Along with the necessary interface details in the header file,
there is also a complete description of your class. The
temptation for a user to hack the header (change a
private to public) and use internal functions
is great. Don't do this yourself, but be aware it could
happen.
- Always explicitly define access type (private,
public etc.) of class members.
- Although many books show member functions defined inline
with their declarations in the class definitions, don't do this.
This is muddying your implementation and interface.
- To keep the size of object files down to a minimum, there
should be one header file per class and one class per header file
(ie. each header file should be a complete description of
a single class). Also you should ensure (through #ifdef,
pragma or similar) that each header file is included at
most once
Default member functions (and traps)
Every time C++ creates a class, it automatically generates a
default constructor, destructor, a copy constructor and an assignment
operator if you don't specify it [13]. It is important to be aware of
these, and to be sure that the default ones suit your purpose.
The default constructor has no parameters, and does nothing
except call the constructors of the base and member classes.

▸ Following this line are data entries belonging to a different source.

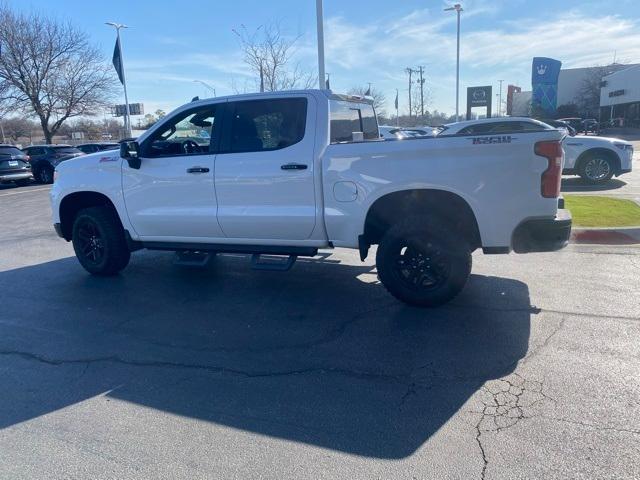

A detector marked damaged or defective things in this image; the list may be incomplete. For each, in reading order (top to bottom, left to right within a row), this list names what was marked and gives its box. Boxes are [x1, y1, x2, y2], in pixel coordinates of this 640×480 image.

crack in asphalt [470, 376, 556, 480]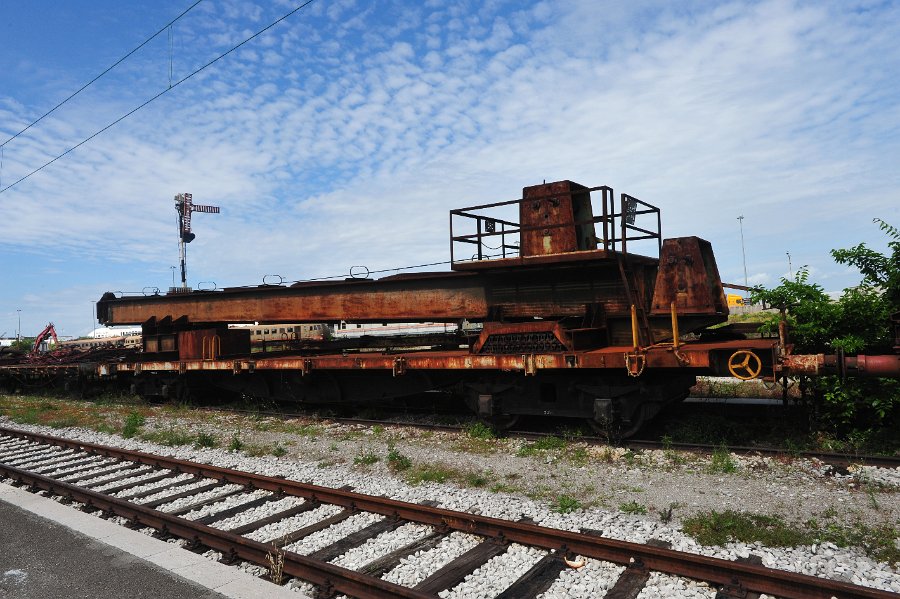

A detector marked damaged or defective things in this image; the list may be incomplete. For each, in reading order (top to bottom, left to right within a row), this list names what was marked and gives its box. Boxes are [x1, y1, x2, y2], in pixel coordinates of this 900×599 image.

rusty railway flatcar [1, 180, 900, 438]
rust stains on steel [3, 426, 896, 599]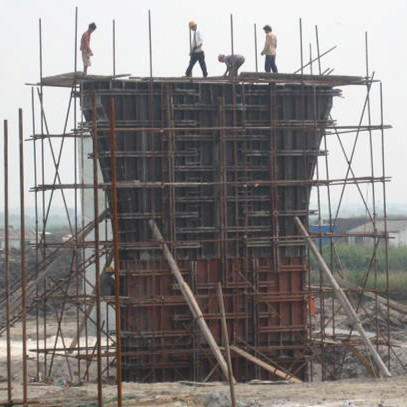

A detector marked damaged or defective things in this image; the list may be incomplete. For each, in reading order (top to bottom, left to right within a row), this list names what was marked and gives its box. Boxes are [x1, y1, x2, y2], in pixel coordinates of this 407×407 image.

rusty steel panel [80, 79, 338, 382]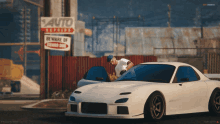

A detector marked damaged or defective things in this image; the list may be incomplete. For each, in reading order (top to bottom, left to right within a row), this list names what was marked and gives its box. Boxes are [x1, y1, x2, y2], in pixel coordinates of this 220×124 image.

rusty metal panel [125, 27, 220, 55]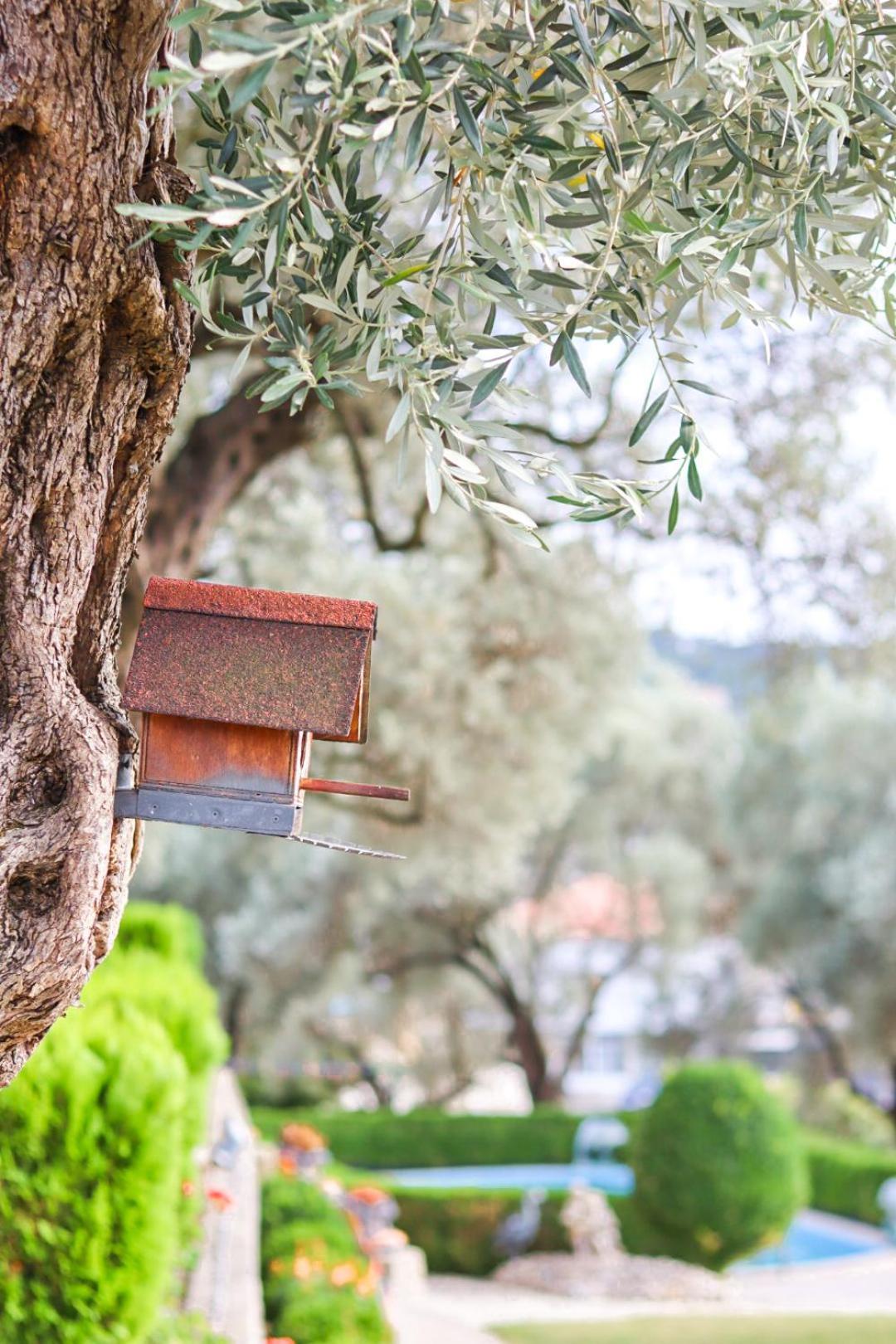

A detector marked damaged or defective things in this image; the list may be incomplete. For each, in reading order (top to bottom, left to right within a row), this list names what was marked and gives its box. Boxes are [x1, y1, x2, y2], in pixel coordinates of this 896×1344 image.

rusty metal roof [123, 575, 376, 736]
rusty metal roof [143, 577, 378, 634]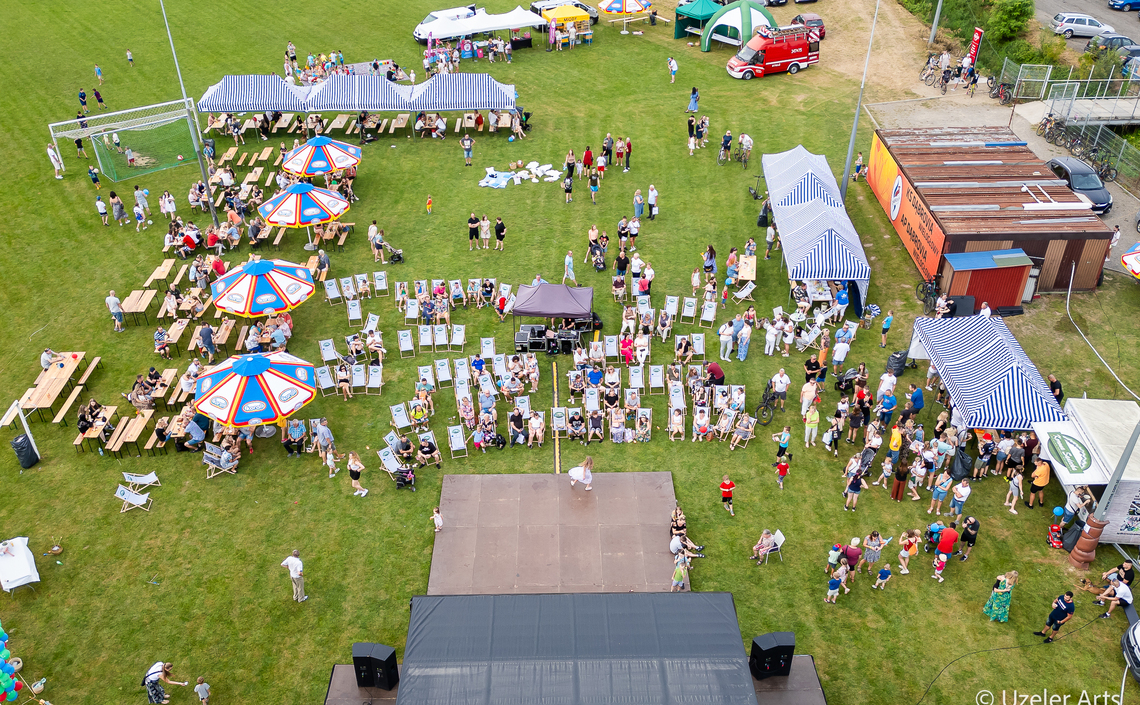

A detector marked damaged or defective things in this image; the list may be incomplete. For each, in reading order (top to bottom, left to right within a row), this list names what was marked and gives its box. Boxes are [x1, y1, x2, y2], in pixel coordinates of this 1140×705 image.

rusty metal building [864, 126, 1104, 292]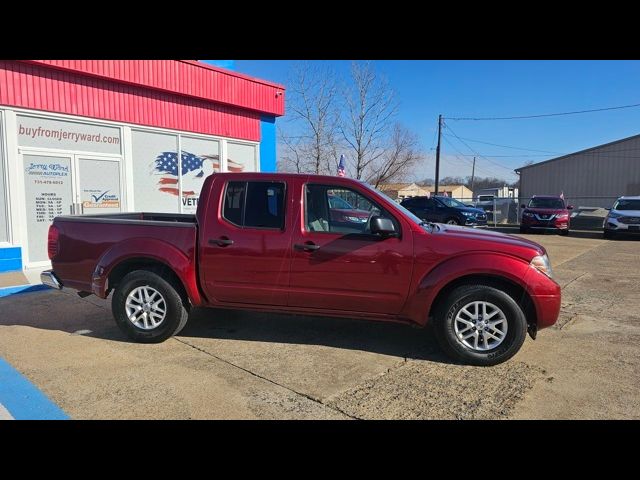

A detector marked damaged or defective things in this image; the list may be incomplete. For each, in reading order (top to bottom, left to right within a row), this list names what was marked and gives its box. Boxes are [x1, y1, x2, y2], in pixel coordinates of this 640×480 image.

pavement crack [171, 338, 360, 420]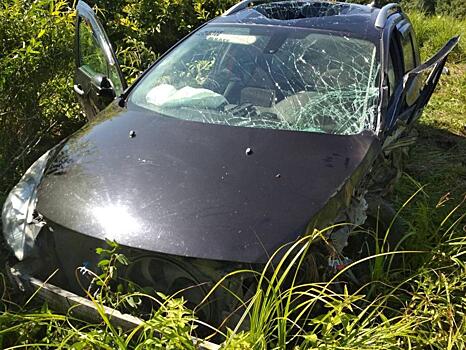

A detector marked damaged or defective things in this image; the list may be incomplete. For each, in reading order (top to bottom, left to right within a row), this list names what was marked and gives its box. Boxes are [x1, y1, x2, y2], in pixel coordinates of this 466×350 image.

damaged rear door [73, 0, 126, 119]
shattered windshield [130, 25, 378, 135]
damaged rear door [386, 35, 458, 130]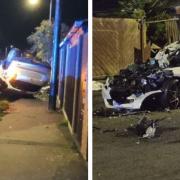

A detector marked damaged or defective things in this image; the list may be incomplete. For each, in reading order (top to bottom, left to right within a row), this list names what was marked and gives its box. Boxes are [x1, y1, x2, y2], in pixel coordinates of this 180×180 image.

overturned vehicle [0, 47, 50, 93]
wrecked white car [0, 48, 50, 93]
overturned vehicle [102, 41, 180, 110]
wrecked white car [102, 41, 180, 110]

It is only generated if there are no other constructors. Remember
if you add a constructor later, and you have been relying on the
default constructor (eg you have an array of objects), you must
then supply that explicitly yourself.
Another important rule is to make destructors virtual. If an
instance of a base class is a derived class, BaseClass object
= new DerivedClass; then the base class' destructor must be
virtual, otherwise delete object; will not call the
derived class' destructor. If the base destructor is virtual,
then first the derived and then the base destructor will be
called.
The copy constructor can be called explicitly, and is also
used when you in calling a function with call-by-value parameter.
The assignment operator (=) behaves in a similar fashion, and as
an massively overloaded operator, is very useful. With either of
these there is a trap: if your class contains a pointer to a
dynamically allocated item, then both the copy and the assignment
operator will copy the pointer, not the item. Thus if the copy
is deleted, the original becomes corrupted. To avoid this, you
may have to write your own suitable copy and assignment.
Exceptions
C++ has turned around one of the biggest faults in most
Algolic languages. Previously while unexpected cases
might have been only 1% (or much less) of the live data, 90%
of the code might have been for such abnormal conditions. Perhaps
more importantly, the important code is cluttered with largely
unused error-handling code. Thus one of the most
useful features in C++ is exceptions. Exceptions allow the
special cases, unexpected values and errors to be handled
separately from the rest of the code and more simply. C
programmers who find themselves compelled to develop in C++
sometimes dig in their heels and stick to straight Kernighan and
Ritchie C. We would suggest to these people that if they adopt
only one part of C++ it should be exceptions. If using objects,
the use of exceptions becomes almost obligatory.
Some general hints about using exceptions :
- Make liberal use of the catch-all, catch(...). This
will catch every exception that isn't handled by the preceding
catches.
- A throw without a catch is an error
(unhandled exception). Rather than leaving the compiler to handle
this you could put a try around your main procedure,
just in case.
- If you limit the amount of different types of objects you
throw within your program, then you can put a catch for each kind
at every exception handler. This will catch otherwise unhandled
exceptions (ie. programming errors) at the lowest possible level.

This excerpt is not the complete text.